— Begin —
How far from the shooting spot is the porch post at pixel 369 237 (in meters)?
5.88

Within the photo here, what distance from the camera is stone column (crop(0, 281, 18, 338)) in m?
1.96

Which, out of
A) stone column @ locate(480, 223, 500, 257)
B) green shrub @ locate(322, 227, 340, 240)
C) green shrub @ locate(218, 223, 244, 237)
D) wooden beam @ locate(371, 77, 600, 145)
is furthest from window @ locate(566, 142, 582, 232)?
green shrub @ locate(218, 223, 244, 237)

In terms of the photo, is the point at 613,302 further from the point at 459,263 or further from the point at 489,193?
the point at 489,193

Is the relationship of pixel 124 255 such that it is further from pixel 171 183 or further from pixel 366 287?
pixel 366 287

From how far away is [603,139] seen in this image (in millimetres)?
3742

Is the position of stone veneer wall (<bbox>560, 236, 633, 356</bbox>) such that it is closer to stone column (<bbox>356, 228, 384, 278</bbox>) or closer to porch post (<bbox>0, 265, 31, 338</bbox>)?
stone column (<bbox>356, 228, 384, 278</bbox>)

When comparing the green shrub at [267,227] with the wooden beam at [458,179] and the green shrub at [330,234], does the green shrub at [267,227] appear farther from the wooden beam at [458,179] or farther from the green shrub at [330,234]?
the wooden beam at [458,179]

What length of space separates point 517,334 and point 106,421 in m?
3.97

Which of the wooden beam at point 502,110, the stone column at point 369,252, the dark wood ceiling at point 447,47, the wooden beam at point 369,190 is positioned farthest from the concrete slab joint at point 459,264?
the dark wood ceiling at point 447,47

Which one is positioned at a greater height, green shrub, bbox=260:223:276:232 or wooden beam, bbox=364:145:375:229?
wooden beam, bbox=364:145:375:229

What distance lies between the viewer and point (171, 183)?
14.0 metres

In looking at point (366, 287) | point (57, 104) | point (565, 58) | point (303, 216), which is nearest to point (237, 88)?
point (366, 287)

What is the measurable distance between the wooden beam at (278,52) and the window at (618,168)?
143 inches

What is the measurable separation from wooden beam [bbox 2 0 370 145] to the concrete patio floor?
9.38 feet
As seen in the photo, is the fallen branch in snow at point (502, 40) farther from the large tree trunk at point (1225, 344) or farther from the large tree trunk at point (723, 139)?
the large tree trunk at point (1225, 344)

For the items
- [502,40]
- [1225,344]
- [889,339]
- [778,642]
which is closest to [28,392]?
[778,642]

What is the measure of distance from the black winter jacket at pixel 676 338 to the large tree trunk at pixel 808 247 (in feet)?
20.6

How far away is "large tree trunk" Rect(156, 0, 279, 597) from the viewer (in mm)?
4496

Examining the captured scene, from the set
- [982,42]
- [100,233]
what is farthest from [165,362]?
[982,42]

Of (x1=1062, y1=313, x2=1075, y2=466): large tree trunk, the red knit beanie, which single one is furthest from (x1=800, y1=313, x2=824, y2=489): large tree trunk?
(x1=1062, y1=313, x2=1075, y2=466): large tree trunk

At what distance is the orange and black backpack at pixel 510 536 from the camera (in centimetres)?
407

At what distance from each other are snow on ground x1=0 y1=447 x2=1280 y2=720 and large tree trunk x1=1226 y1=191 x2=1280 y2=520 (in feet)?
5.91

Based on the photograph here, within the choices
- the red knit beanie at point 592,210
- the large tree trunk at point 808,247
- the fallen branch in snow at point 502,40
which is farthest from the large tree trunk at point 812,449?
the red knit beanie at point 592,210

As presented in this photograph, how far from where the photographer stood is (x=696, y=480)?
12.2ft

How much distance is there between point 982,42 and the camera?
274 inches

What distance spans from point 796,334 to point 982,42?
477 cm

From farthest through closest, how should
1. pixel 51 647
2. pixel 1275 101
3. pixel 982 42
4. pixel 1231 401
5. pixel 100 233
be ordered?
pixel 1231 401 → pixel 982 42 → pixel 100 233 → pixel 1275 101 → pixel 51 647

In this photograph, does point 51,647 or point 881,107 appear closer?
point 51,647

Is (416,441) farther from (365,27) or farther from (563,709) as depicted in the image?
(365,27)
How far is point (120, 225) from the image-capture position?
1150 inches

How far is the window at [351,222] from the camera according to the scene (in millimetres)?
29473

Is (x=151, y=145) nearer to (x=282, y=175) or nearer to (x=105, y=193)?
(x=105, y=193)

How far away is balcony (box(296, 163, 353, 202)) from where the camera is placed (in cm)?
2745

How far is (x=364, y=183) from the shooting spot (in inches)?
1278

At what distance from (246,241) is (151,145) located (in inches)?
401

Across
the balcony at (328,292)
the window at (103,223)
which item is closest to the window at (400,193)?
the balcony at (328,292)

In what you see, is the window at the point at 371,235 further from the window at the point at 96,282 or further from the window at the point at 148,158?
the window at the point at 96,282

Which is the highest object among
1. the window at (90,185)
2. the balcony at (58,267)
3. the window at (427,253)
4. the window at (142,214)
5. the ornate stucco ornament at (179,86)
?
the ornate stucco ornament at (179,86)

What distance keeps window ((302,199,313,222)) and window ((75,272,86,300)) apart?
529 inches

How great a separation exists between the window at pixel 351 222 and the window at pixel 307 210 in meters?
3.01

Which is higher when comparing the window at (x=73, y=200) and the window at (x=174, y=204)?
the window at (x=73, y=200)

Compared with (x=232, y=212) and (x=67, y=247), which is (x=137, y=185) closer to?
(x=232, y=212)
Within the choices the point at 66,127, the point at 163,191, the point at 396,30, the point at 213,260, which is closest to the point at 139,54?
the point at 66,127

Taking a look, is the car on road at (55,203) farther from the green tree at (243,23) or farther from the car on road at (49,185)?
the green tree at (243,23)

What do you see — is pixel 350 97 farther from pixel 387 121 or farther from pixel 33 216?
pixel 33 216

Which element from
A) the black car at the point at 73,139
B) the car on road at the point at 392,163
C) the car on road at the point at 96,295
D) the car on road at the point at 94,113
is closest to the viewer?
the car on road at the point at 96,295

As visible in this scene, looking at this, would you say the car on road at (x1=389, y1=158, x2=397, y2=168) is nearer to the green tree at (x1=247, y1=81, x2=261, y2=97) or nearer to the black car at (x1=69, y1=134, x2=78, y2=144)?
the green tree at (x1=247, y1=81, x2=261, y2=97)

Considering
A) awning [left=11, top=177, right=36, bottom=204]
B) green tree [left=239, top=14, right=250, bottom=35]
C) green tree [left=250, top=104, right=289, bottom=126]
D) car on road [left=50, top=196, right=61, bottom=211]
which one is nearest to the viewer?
— End —
Output an exact copy of each record.

How far from the shooting spot is the porch post at pixel 369 237 (in meters)?
5.88

Within the photo here, what distance from the camera is stone column (crop(0, 281, 18, 338)) in m?
1.96

Which, out of
A) stone column @ locate(480, 223, 500, 257)
B) green shrub @ locate(322, 227, 340, 240)
C) green shrub @ locate(218, 223, 244, 237)
D) wooden beam @ locate(371, 77, 600, 145)
is furthest from window @ locate(566, 142, 582, 232)?
green shrub @ locate(218, 223, 244, 237)

In terms of the photo, is the point at 613,302 further from the point at 459,263 or further from the point at 489,193?
the point at 489,193

Is the relationship of pixel 124 255 such that it is further from pixel 171 183 or further from pixel 366 287?
pixel 366 287

From how far away is [603,139] seen in this image (in millimetres)?
3742

Is the position of stone veneer wall (<bbox>560, 236, 633, 356</bbox>) such that it is closer to stone column (<bbox>356, 228, 384, 278</bbox>) or closer to porch post (<bbox>0, 265, 31, 338</bbox>)?
stone column (<bbox>356, 228, 384, 278</bbox>)

When comparing the green shrub at [267,227] with the wooden beam at [458,179] and the green shrub at [330,234], does the green shrub at [267,227] appear farther from the wooden beam at [458,179] or farther from the green shrub at [330,234]?
the wooden beam at [458,179]

What length of space separates point 517,334 and point 106,421 in m?
3.97

Which of the wooden beam at point 502,110, the stone column at point 369,252, the dark wood ceiling at point 447,47, the wooden beam at point 369,190 is positioned farthest from the concrete slab joint at point 459,264?
the dark wood ceiling at point 447,47

Which one is positioned at a greater height, green shrub, bbox=260:223:276:232 or wooden beam, bbox=364:145:375:229?
wooden beam, bbox=364:145:375:229

What distance lies between the viewer and point (171, 183)?
14.0 metres

In looking at point (366, 287) | point (57, 104) | point (565, 58) | point (303, 216), which is nearest to point (237, 88)?
point (366, 287)

What is the measurable distance between the wooden beam at (278,52) and the window at (618,168)?
143 inches

What is the measurable separation from wooden beam [bbox 2 0 370 145] to the concrete patio floor?
9.38 feet
As seen in the photo, is the fallen branch in snow at point (502, 40) farther from the large tree trunk at point (1225, 344) or farther from the large tree trunk at point (723, 139)?
the large tree trunk at point (1225, 344)

For the items
- [502,40]
- [1225,344]
- [889,339]
- [778,642]
which is closest to [28,392]?
[778,642]

What is the measure of distance from the black winter jacket at pixel 676 338 to the large tree trunk at pixel 808 247 (in feet)?
20.6

How far away is "large tree trunk" Rect(156, 0, 279, 597) from the viewer (in mm)?
4496

Examining the captured scene, from the set
- [982,42]
- [100,233]
what is farthest from [165,362]?
[982,42]

Of (x1=1062, y1=313, x2=1075, y2=466): large tree trunk, the red knit beanie, which single one is furthest from (x1=800, y1=313, x2=824, y2=489): large tree trunk?
(x1=1062, y1=313, x2=1075, y2=466): large tree trunk

At what distance is the orange and black backpack at pixel 510 536 from the camera (in centimetres)?
407

At what distance from each other are snow on ground x1=0 y1=447 x2=1280 y2=720 and large tree trunk x1=1226 y1=191 x2=1280 y2=520 (in feet)?
5.91

Based on the photograph here, within the choices
- the red knit beanie at point 592,210
- the large tree trunk at point 808,247
- the fallen branch in snow at point 502,40
which is farthest from the large tree trunk at point 812,449?
the red knit beanie at point 592,210

As presented in this photograph, how far from where the photographer stood is (x=696, y=480)?
12.2ft

How much distance is there between point 982,42 and the camera?
274 inches

What distance spans from point 796,334 to point 982,42?
477 cm

From farthest through closest, how should
1. pixel 51 647
2. pixel 1275 101
3. pixel 982 42
4. pixel 1231 401
5. pixel 100 233
be ordered?
pixel 1231 401 → pixel 982 42 → pixel 100 233 → pixel 1275 101 → pixel 51 647

In this photograph, does point 51,647 or point 881,107 appear closer?
point 51,647

Is (416,441) farther from (365,27) or farther from (563,709) as depicted in the image?
(365,27)
How far is point (120, 225) from the image-capture position?
1150 inches

How far is the window at [351,222] from the camera according to the scene (in millimetres)?
29473

Is (x=151, y=145) nearer to (x=282, y=175) or nearer to (x=105, y=193)?
(x=105, y=193)

How far away is balcony (box(296, 163, 353, 202)) from where the camera is placed (in cm)?
2745

How far is (x=364, y=183) from the shooting spot (in inches)?
1278

At what distance from (246,241) is (151,145) located (in inches)?
401

Across
the balcony at (328,292)
the window at (103,223)
which item is closest to the window at (400,193)?
the balcony at (328,292)

In what you see, is the window at the point at 371,235 further from the window at the point at 96,282 or further from the window at the point at 148,158?
the window at the point at 96,282

Which is the highest object among
1. the window at (90,185)
2. the balcony at (58,267)
3. the window at (427,253)
4. the window at (142,214)
5. the ornate stucco ornament at (179,86)
?
the ornate stucco ornament at (179,86)

What distance keeps window ((302,199,313,222)) and window ((75,272,86,300)) apart?
529 inches

How great a separation exists between the window at pixel 351 222 and the window at pixel 307 210 in meters?
3.01

Which is higher when comparing the window at (x=73, y=200) and the window at (x=174, y=204)?
the window at (x=73, y=200)

Compared with (x=232, y=212) and (x=67, y=247), which is (x=137, y=185) closer to?
(x=232, y=212)
Within the choices the point at 66,127, the point at 163,191, the point at 396,30, the point at 213,260, which is closest to the point at 139,54?
the point at 66,127

Taking a look, is the car on road at (55,203) farther from the green tree at (243,23) or farther from the car on road at (49,185)?
the green tree at (243,23)

What do you see — is pixel 350 97 farther from pixel 387 121 or farther from pixel 33 216?
pixel 33 216

Which element from
A) the black car at the point at 73,139
B) the car on road at the point at 392,163
C) the car on road at the point at 96,295
D) the car on road at the point at 94,113
is closest to the viewer?
the car on road at the point at 96,295

As visible in this scene, looking at this, would you say the car on road at (x1=389, y1=158, x2=397, y2=168) is nearer to the green tree at (x1=247, y1=81, x2=261, y2=97) or nearer to the black car at (x1=69, y1=134, x2=78, y2=144)?
the green tree at (x1=247, y1=81, x2=261, y2=97)

Considering
A) awning [left=11, top=177, right=36, bottom=204]
B) green tree [left=239, top=14, right=250, bottom=35]
C) green tree [left=250, top=104, right=289, bottom=126]
D) car on road [left=50, top=196, right=61, bottom=211]
which one is nearest to the viewer?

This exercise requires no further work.